#### DOCUMENT ####

Tomas Legon est à la fois président d’une salle de musiques actuelles en Seine-et-Marne, la File7, et docteur en sociologie à I’Institut de la Transition Environnementale (Alliance Sorbonne Université).
Dans son premier job, il se confronte concrètement aux difficultés qu’il tente de montrer dans son travail de recherche : nous n’arrivons pas à transformer nos usages car nous sommes pris dans un enchevêtrement de croyances et de décisions techniques et politiques collectives.
Nous l’avons rencontré en amont de son intervention, ce 7 novembre à Marseille, en ouverture du premier Forum des initiatives responsables de la Culture en région Sud (FOCUS), organisée par le Cofees, et où nous assurons la modération. C’est peut-être un peu technique mais promis, les réflexions de Tomas valent le coup.
Comment pourrais-tu présenter ton axe de recherche ?
Tomas Legon : J’essaie de montrer que nous avons des croyances parfois opposées, contradictoires ou dissonantes sur ce qui nous semble souhaitable et réaliste. Cela fonctionne comme un verrou de nos capacités à penser et mettre en œuvre aujourd’hui un changement pour demain.
Ce travail tente de comprendre ce qui coince, y compris lorsqu’on a l’impression de n’être qu’entre individus qui veulent le changement. En tant que sociologue, j’essaie de comprendre ces verrous qui font que l’on n’arrive pas à imaginer et vouloir ces changements dont on croit pourtant qu’ils sont nécessaires.
À quoi ressemblent ces verrous ?
Celui-ci est un verrou sociocognitif. Il fait que l’on ne croit pas ce que l’on sait. Nous savons que les bouleversements écologiques sont générés par l’être humain. Pourtant, nous continuons à vivre sans prendre en compte cette situation que nous savons vraie. Comme si l’on ne croyait pas réellement ce que l’on sait. Cela se passe dans notre cerveau, mais se construit via des mécanismes sociologiques.
« Si nous sommes tous des acteurs du changement, nous sommes aussi tous des acteurs de l’inertie »
Le verrou sociotechnique nous amène lui à faire des choix techniques en fonction d’une certaine organisation sociale. Par exemple, c’est l‘usage du numérique pour la création et la diffusion de la musique et des arts vivants. Et une fois ces choix faits, il est très difficile de revenir en arrière. Cela impliquerait d’arrêter d’autres organisations qu’on a construites à partir de ces choix techniques de départ. D’autres types de verrous peuvent être sociopolitiques, liés aux inégalités sociales…
Tous ces mécanismes rendent logique le fait que l’on n’y arrive pas malgré l’enjeu vital. Il ne s’agit pas uniquement de vouloir ou non, ou de résistances directes comme peut l’être le climato-scepticisme. Mais bien d’une ligne de séparation à l’intérieur de nous-mêmes qui fait que si nous sommes tous des acteurs du changement, nous sommes aussi tous des acteurs de l’inertie.

####

> _CONSIGNE_: Poursuivez l'entretien avec Tomas Legon sur les verrous du changement, à partir de sa dernière phrase.

#### ENTRÉES ####

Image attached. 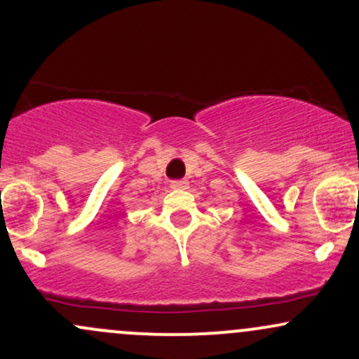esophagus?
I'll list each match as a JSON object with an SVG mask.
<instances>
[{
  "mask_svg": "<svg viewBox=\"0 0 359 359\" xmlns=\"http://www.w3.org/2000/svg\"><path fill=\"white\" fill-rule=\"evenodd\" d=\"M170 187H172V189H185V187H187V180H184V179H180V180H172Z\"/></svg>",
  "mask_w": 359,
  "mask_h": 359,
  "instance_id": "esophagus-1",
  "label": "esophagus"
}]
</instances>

####

> _RÉPONSE ATTENDUE_:
Comment peut-on faire sauter ces verrous ?
Cela commence par estimer les responsabilités directes que l’on a. En tant que structure culturelle, une partie de ces verrous sont directement sous notre responsabilité. Ce peut être le choix de certains outils numériques avec lesquels on travaille, par exemple.
Et si l’on n’a pas de responsabilité directe, comment l’on devient un acteur du changement en se posant des garde-fous comme ne pas développer certaines pratiques ou projets, ou s’obliger à connecter les choix du court terme aux orientations du long terme, même quand cela n’arrange pas le court terme.
Les verrous sociocognitifs de court terme – « on verra plus tard » – comportent le risque de nous faire prendre des décisions qui renforcent ou mènent vers de nouveaux verrous sociotechniques ou sociopolitiques. Par exemple, pour des travaux dans une salle ou la manière de faire une programmation, il est bon de questionner le soubassement technologique et matériel, si ce que l’on fait amplifie ou crée un verrou pour demain ou après-demain.
Dans de nombreux cas, nous n’avons toutefois pas vraiment la main sur les verrous sociotechniques ou sociopolitiques. Nous sommes dépendants de décisions de beaucoup d’autres acteurs. Il faut alors essayer d’imaginer comment on participe à sortir de ces enchevêtrements, par la force, par la coopération ou par la confrontation de nos croyances dissonantes.
Il est souvent dit que la bataille est culturelle. Or, il semble que cela passe aussi par les questions d’organisation politique, de manières de faire ensemble, de modèles économiques à transformer. Est-ce qu’interroger ces modèles, c’est aussi travailler à « déverrouiller » ?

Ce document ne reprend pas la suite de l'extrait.